Uzbek journalist and human rights activist Dmitry Tikhonov was detained Sept. 20 by Uzbek border police while leaving the country for neighboring Kazakhstan. His luggage was searched and mobile phone confiscated before he was allowed to cross, UZNews.net reported, citing an interview with the journalist. Tikhonov told the news site he was detained again on his return to Kazakhstan and that an officer told him his new passport contained "hidden information" instructing the border control to contact Uzbekistan's national intelligence agency, the SNB, each time he crosses a border.
Other journalists have also encountered similar difficulties at the border, the site said, without citing anyone.
Uzbekistan is classified as "not free" by the U.S.-based rights group Freedom House, with low scores for civil liberties, political rights and freedom. The government controls major media outlets and airs pro-government "documentaries," it said in a recent report. Foreign journalists are generally barred from entering the country, it added.

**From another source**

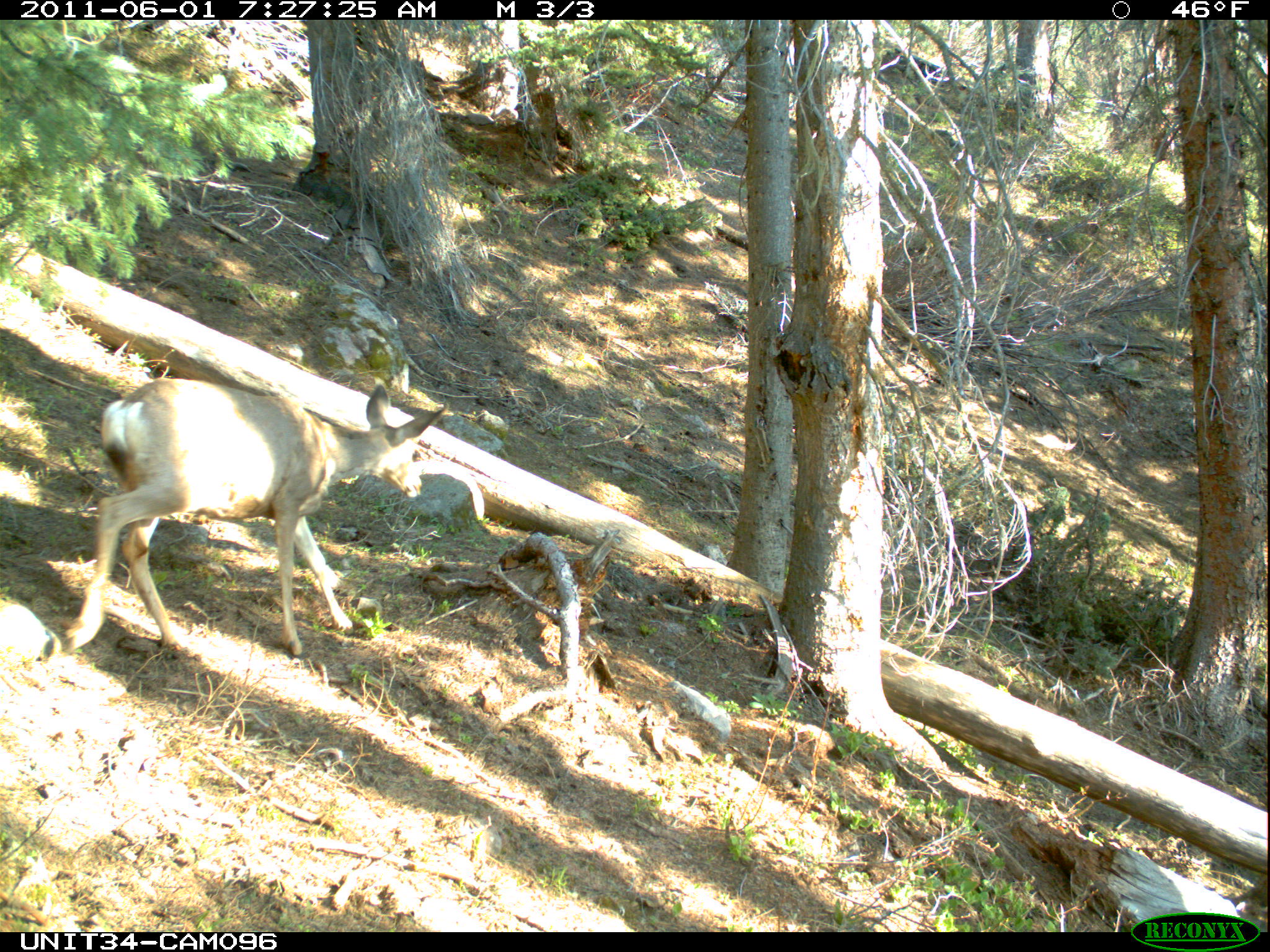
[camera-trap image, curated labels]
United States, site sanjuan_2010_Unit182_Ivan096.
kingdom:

The case of jailed Uzbek editor Muhammad Bekjanov was among those highlighted in a recent report on political prisoners in the central Asian nation. Bekjanov moved his family to Kiev, Ukraine, in the late 1990s to avoid arrest by Uzbek authorities and continued to publish an opposition party newspaper. In March 1999, he was kidnapped and taken to Uzbekistan where he was charged with crimes including “threatening the life of the president,” according to Human Rights Watch. Jailed for 15 years, Bekjanov's is among the longest imprisonments of journalists in the world, according to the Committee to Protect Journalists.